Grâce aux avancées de l’intelligence artificielle, il est désormais possible d'imiter la voix d’un dirigeant ou d’un employé à partir d’enregistrements publics. Une voix synthétique peut servir à contacter un service interne, valider une action, ou demander l’ouverture d’un accès sécurisé. Combinée à une intrusion physique ou une attaque sociale, cette imitation rend l'ensemble de l'opération extrêmement crédible et difficile à contrecarrer.

V/ Intégration dans les opérations Red Team

L'intrusion physique va bien au-delà d'une simple violation de frontières ou d'un rapide test de sécurité. Elle est désormais un élément stratégique central des opérations Red Team, qui ont pour objectif de simuler des attaques réalistes, organisées et diversifiées contre une organisation. En intégrant ce mode opératoire dans leurs scénarios, les équipes Red Team cherchent à exposer l'entreprise à des menaces similaires à celles que pourraient lancer des groupes hostiles déterminés, mêlant aspects physiques et numériques.

🧩 Complémentarité avec les attaques numériques

Avec une approche globale de simulation, les Red Teams ne se limitent plus à exploiter des failles dans les logiciels ou à lancer des attaques sur les réseaux. L'accès physique devient un outil crucial pour déclencher ou intensifier une attaque numérique. Par exemple, un intrus peut se faire passer pour un technicien, pénétrer dans un bâtiment, connecter un équipement malveillant à un réseau interne, dérober un badge, ou encore accéder à une salle de serveurs normalement sécurisée.

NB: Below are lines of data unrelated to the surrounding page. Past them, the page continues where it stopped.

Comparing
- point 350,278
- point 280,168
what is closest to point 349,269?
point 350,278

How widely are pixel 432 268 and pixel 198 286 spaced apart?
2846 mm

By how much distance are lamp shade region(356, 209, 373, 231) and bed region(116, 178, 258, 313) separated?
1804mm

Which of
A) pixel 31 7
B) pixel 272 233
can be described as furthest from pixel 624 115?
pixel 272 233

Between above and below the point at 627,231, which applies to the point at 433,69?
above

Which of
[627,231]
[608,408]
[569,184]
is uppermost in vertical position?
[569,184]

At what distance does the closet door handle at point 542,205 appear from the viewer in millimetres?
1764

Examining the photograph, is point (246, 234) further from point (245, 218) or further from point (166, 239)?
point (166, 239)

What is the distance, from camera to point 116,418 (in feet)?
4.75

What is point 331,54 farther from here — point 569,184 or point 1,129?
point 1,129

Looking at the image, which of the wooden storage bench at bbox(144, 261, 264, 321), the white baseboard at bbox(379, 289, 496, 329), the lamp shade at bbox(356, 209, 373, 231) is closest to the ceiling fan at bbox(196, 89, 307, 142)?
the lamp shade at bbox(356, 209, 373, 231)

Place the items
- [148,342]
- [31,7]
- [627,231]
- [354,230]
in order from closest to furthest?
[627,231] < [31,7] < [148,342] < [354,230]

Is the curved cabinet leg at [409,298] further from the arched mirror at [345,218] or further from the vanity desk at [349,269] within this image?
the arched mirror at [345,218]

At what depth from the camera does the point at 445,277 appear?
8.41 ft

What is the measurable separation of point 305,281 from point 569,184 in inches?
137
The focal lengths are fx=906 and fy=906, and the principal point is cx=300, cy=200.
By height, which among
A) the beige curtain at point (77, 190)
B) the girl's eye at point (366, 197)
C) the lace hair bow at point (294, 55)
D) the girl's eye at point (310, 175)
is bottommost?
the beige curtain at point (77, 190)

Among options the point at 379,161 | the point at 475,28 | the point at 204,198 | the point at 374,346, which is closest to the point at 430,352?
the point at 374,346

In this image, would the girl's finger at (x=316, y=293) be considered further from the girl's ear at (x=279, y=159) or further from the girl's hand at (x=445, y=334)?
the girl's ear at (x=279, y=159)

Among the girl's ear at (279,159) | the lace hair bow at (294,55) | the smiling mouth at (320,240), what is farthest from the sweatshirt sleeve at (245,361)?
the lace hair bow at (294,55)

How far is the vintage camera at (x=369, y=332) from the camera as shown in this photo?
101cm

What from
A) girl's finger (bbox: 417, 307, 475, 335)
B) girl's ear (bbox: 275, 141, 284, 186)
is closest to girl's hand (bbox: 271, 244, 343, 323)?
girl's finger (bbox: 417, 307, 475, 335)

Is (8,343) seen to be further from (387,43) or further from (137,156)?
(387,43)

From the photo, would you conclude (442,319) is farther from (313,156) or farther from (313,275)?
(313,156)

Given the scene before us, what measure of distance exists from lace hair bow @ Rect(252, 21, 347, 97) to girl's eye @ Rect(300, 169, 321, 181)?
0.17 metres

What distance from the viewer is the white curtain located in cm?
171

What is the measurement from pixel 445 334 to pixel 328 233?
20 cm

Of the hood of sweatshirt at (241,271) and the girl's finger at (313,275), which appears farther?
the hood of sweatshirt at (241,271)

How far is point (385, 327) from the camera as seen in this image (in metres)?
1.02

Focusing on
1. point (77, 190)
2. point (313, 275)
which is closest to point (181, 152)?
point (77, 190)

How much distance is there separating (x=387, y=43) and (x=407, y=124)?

L'intrusion physique permet de contourner les protections logiques en s'attaquant à l'environnement matériel, aux comportements humains, ou aux faiblesses organisationnelles. Elle offre également la possibilité d'introduire des appareils espions, de mener des attaques par périphériques USB, ou d'accéder à des données sensibles sur des postes de travail non surveillés. Dans ce contexte, elle devient un moyen de transition : l'accès physique est utilisé pour pénétrer le réseau numérique, tester la résilience humaine et technique, et évaluer la coordination entre la sécurité physique et informatique.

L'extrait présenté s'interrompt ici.